WHAT THE TASK REQUIRES: Please put the lines of the records below, from the line containing "What distance from the viewer is point" through the end of the records, into a Markdown table with the columns Row and Line. Number each row and leave out blank lines.

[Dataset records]
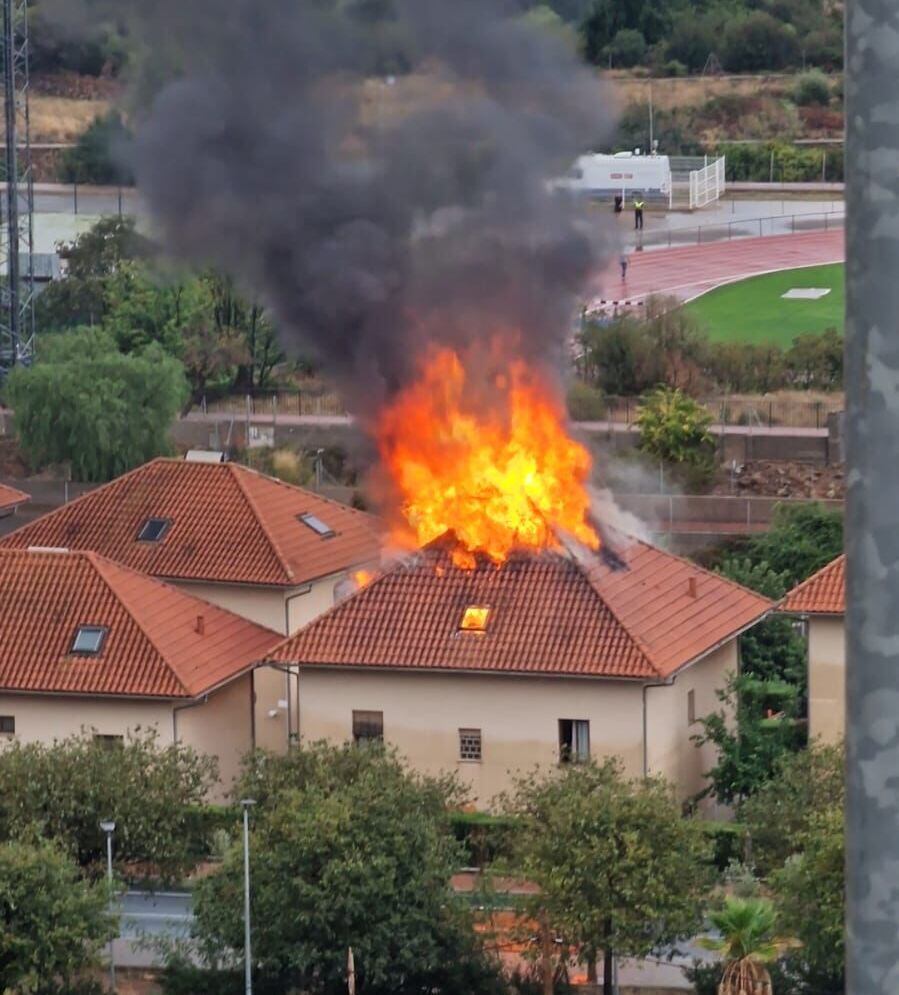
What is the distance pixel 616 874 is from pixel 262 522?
56.4 feet

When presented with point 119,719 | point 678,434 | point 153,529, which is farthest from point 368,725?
point 678,434

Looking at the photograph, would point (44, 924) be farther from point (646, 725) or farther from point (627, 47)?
point (627, 47)

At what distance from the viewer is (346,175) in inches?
1726

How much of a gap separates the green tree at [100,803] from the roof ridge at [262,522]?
1027 cm

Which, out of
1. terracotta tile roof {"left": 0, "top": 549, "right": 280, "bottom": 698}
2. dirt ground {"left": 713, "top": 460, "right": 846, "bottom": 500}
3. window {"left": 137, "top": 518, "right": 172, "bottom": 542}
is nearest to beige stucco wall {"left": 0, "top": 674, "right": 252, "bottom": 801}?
terracotta tile roof {"left": 0, "top": 549, "right": 280, "bottom": 698}

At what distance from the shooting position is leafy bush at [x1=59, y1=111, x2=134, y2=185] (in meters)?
46.6

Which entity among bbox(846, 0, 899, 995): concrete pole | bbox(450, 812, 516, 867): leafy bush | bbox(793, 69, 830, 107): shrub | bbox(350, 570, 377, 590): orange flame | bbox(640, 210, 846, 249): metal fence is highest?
bbox(793, 69, 830, 107): shrub

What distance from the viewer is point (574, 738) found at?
42.0m

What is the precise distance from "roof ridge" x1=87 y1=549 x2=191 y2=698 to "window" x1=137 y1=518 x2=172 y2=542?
3.65 metres

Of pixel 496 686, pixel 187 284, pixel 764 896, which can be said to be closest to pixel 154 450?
pixel 187 284

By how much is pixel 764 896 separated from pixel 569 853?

PROBLEM SOLUTION:
| Row | Line |
|---|---|
| 1 | What distance from the viewer is point (574, 738) found at? |
| 2 | 42.0m |
| 3 | What is the precise distance from "roof ridge" x1=87 y1=549 x2=191 y2=698 to "window" x1=137 y1=518 x2=172 y2=542? |
| 4 | 3.65 metres |
| 5 | Of pixel 496 686, pixel 187 284, pixel 764 896, which can be said to be closest to pixel 154 450? |
| 6 | pixel 187 284 |
| 7 | By how much is pixel 764 896 separated from pixel 569 853? |